The result of this process is learning from individual study and group work that is then summarized and becomes integrated with the student’s prior knowledge and skills. This process may go through several iterations of identifying learning issues, researching them, and reporting on the results to the group before potential solutions are identified.
The PBL process is facilitated by a faculty member, called a tutor, who asks probing questions without assuming the role of a teacher (i.e., lecturer) and prevents students from researching unfruitful issues. Two additional final steps are valuable for learning that include students reflecting on their reasoning process, providing rationales for their choices, and completing a product, such as a clinical note or other authentic deliverable dictated by the problem.
Online PBL follows much the same process and is quite suited to nursing education for RN–BSN or graduate nursing student for several reasons. Our students’ educational backgrounds are quite similar, in that all have completed a basic nursing program and have similar foundational knowledge. Thus, case-based teaching should not be as much of a stretch for our students as for medical students, for example, who come from heterogeneous educational backgrounds. Our students have enrolled in a program because they have a goal or desire to change roles—they want to learn. They are intrinsically motivated, for the most part, and understand being responsible for their learning. They have some measure of clinical experience, have used clinical and diagnostic reasoning, and know what it takes to think like a nurse. They have knowledge, skills, and attitudes on which to build.

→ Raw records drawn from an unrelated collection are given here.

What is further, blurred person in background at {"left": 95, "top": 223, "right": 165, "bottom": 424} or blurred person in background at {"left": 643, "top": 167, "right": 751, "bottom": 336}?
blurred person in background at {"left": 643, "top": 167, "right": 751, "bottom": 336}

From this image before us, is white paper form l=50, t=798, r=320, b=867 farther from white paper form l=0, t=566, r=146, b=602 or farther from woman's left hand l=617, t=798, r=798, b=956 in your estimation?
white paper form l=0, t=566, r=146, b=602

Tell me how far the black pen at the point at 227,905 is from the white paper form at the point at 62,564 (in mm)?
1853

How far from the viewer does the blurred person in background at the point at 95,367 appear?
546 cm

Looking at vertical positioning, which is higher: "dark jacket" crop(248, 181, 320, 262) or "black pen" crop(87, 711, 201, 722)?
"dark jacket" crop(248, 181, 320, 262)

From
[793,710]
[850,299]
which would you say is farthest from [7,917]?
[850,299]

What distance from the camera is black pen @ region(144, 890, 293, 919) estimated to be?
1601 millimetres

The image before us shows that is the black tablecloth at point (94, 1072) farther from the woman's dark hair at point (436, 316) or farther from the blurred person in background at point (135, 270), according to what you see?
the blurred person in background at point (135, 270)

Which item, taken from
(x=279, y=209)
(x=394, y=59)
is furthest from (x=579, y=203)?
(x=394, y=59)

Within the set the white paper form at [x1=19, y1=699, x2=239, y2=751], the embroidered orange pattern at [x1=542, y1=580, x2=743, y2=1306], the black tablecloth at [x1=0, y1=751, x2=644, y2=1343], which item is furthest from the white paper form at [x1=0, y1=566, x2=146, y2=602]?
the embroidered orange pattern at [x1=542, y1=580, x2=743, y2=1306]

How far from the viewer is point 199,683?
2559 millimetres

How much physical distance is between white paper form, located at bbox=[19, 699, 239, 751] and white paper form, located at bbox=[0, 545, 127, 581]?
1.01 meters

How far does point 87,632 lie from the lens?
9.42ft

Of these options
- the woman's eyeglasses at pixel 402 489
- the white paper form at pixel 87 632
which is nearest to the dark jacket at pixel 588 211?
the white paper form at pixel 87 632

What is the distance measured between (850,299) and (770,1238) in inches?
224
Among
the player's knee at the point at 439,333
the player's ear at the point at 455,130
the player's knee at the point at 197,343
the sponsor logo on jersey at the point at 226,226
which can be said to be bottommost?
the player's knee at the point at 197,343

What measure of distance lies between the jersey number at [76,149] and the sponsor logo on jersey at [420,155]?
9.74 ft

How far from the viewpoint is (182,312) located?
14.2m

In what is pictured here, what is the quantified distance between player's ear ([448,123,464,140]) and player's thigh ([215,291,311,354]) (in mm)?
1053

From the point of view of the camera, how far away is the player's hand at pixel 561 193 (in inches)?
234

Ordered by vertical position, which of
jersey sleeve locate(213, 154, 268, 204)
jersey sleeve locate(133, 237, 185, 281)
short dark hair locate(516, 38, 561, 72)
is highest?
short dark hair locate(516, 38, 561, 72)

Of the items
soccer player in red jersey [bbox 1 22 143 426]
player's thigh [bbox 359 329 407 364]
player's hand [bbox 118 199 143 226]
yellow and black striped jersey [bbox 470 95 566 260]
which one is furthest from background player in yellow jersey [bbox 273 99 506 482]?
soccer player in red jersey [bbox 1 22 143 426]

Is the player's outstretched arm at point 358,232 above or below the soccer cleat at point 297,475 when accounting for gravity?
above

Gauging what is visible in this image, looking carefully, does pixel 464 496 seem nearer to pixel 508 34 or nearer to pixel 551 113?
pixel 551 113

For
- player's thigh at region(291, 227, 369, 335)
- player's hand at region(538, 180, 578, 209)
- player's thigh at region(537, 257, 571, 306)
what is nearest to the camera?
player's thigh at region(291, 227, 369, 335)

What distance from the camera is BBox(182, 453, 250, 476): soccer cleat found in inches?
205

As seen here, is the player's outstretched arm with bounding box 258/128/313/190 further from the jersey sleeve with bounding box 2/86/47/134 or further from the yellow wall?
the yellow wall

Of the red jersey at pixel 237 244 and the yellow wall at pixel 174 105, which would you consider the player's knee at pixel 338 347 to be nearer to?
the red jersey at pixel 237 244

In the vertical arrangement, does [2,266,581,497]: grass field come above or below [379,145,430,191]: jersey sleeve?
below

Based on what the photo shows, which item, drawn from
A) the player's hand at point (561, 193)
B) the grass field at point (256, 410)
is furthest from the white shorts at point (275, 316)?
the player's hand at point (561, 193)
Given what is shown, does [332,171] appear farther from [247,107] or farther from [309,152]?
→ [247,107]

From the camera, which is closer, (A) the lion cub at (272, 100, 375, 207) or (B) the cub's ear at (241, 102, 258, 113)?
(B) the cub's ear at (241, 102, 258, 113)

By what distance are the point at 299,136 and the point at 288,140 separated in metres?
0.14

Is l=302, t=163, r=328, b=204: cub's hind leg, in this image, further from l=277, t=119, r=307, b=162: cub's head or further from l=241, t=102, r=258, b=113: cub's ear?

135However, Barrows (2002) was skeptical that distributed PBL (dPBL) was a realistic expectation, finding online LMSs “cumbersome” (p. 120). However, after completing the PBL tutor training at Southern Illinois University’s medical school, visions of creating online PBL flashed through my mind. I knew it could be done. The process is a bit different because students readily identify learning issues and research them independently without being assigned to do so. Also, the casebook is provided. Because of these changes, the process becomes somewhat truncated. Nevertheless, dPBL or online PBL adhere to the original intent and learning outcomes of PBL, especially for the groups of nursing students taking online courses.
Online PBL Process
The online PBL cases unfold in a similar fashion to what occurs in the face-to-face version and mimics how problems evolve in real life, adding to the realism. The path is uncovered as nurses ask questions, analyze data, and use multiple ways of thinking. For clinical cases for NP students, the steps are listed in Box 6.1. The major difference between classroom-based and online PBL is the step of identifying potential hypotheses for the chief complaint and learning issues. Students post their list of potential hypotheses, identify the one they will work on, and begin independent research. Faculty should be vigilant during this step to avoid problems. If two students indicate in separate posts that they plan to work on the same potential hypothesis, an e-mail to both students is necessary to communicate which student should proceed and which should choose another topic, so no confusion occurs. In the process of that research, they will identify areas that they do not understand. These will become their own personal learning issues that they will continue to look into until they reach understanding or post an inquiry to the group. Alternatively, after posting their initial perspectives, feedback may be forthcoming from other students and faculty to help the student connect the dots.